# [TEXT PASSAGE]

* * * * *

We use the Silhouette score as our metric because its boundedness gives it a natural interpretation in this context. Scores that are too close to zero indicate that no clustering has occurred, whereas scores too close to one indicate a disconnected latent space, which might mean the model had failed at satisfying the Gaussian prior. Ideally, therefore, we would observe moderate Silhouette scores, and indeed we do. The silhouette score for each PC pair is calculated by taking subsamples of PC pair vectors and computing their Silhouette score relative to the known verified-AMP/non-verified-AMP properties. Once this has been computed for all pairs of PC's [1–5] we then find the pair that has the highest silhouette score.

* * * * *

# [GIVEN REQUEST A]
Return the passage in the Silhouette score text from "We use the Silhouette" to "highest silhouette score.", copied word for word.
The text and the records are unrelated to each other.

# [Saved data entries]
* * * * *

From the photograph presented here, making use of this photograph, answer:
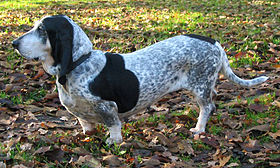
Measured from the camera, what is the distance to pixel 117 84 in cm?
376

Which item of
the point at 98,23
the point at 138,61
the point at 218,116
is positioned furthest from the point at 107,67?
the point at 98,23

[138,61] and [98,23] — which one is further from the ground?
[138,61]

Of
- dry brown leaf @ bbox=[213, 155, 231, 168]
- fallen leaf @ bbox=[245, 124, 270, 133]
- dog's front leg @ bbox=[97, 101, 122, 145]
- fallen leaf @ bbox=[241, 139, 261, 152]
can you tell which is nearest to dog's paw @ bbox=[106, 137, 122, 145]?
dog's front leg @ bbox=[97, 101, 122, 145]

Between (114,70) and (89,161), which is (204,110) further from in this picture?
(89,161)

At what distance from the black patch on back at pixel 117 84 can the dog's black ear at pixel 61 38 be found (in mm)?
359

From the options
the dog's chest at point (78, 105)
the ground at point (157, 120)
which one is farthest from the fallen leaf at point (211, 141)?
the dog's chest at point (78, 105)

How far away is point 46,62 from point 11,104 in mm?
1726

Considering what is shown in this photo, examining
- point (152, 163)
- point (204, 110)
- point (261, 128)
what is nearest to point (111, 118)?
point (152, 163)

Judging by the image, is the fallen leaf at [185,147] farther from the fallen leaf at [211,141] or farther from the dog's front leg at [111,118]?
the dog's front leg at [111,118]

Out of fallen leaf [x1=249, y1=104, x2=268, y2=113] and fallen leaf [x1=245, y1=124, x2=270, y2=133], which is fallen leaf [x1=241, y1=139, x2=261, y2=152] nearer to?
fallen leaf [x1=245, y1=124, x2=270, y2=133]

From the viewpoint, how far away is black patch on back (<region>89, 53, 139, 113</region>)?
3672 mm

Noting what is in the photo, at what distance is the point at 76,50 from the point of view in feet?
11.6

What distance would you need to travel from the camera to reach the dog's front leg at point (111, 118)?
146 inches

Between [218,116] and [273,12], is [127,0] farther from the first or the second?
[218,116]
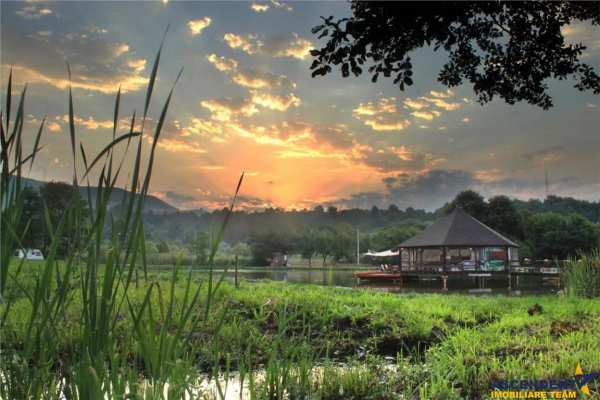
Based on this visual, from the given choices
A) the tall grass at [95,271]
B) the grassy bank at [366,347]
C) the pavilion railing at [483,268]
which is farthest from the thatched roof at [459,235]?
the tall grass at [95,271]

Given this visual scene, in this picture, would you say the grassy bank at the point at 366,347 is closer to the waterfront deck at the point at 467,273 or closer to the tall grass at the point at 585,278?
the tall grass at the point at 585,278

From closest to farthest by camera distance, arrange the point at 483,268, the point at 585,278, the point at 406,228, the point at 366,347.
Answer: the point at 366,347 < the point at 585,278 < the point at 483,268 < the point at 406,228

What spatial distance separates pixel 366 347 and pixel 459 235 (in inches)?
1120

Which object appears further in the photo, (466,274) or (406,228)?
(406,228)

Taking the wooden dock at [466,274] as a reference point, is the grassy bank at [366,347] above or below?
above

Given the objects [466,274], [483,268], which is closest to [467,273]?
[466,274]

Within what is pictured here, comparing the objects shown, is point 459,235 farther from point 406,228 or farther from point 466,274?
point 406,228

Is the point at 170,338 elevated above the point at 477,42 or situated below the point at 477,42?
below

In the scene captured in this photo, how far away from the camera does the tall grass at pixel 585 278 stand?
10062 millimetres

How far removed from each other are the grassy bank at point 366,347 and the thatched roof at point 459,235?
24361 mm

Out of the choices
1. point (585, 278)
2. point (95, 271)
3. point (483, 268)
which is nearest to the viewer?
point (95, 271)

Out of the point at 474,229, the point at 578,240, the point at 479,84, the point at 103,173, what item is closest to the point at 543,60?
the point at 479,84

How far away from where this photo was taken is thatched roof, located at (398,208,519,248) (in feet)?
99.0

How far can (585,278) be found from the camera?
10219mm
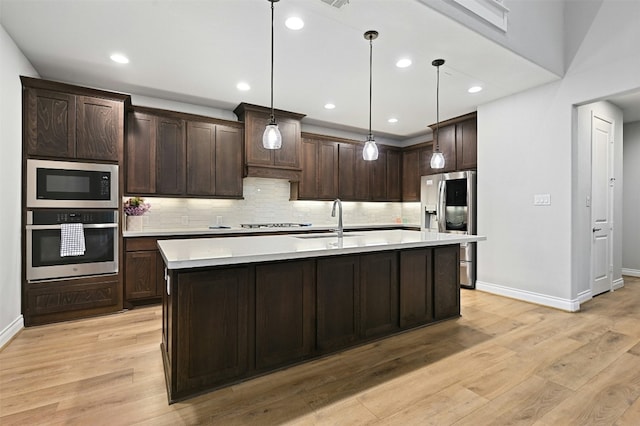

* * * * *

# [GIVEN REQUEST B]
In the records, switch "pavilion railing" to "pavilion fence" in the lines from the line with "Between [218,116] and" to the line with "Answer: the point", leaving all else unchanged. Give back only those lines and leave out the pictures.

# [COMPLETE ANSWER A]
We use the Silhouette score as our metric because its boundedness gives it a natural interpretation in this context. Scores that are too close to zero indicate that no clustering has occurred, whereas scores too close to one indicate a disconnected latent space, which might mean the model had failed at satisfying the Gaussian prior. Ideally, therefore, we would observe moderate Silhouette scores, and indeed we do. The silhouette score for each PC pair is calculated by taking subsamples of PC pair vectors and computing their Silhouette score relative to the known verified-AMP/non-verified-AMP properties. Once this has been computed for all pairs of PC's [1–5] we then find the pair that has the highest silhouette score.

# [COMPLETE ANSWER B]
Between [218,116] and [273,12], is [127,0] farther from the first or the second?
[218,116]
Based on this visual, from the given choices
A) the tall grass at [95,271]
B) the grassy bank at [366,347]
C) the pavilion fence at [483,268]
which is farthest from the thatched roof at [459,235]?
the tall grass at [95,271]

Given this visual scene, in this picture, would you say the grassy bank at the point at 366,347 is closer to the waterfront deck at the point at 467,273 or closer to the tall grass at the point at 585,278?
the tall grass at the point at 585,278

From closest to farthest by camera distance, arrange the point at 483,268, the point at 585,278, the point at 406,228, the point at 366,347.
Answer: the point at 366,347 < the point at 585,278 < the point at 483,268 < the point at 406,228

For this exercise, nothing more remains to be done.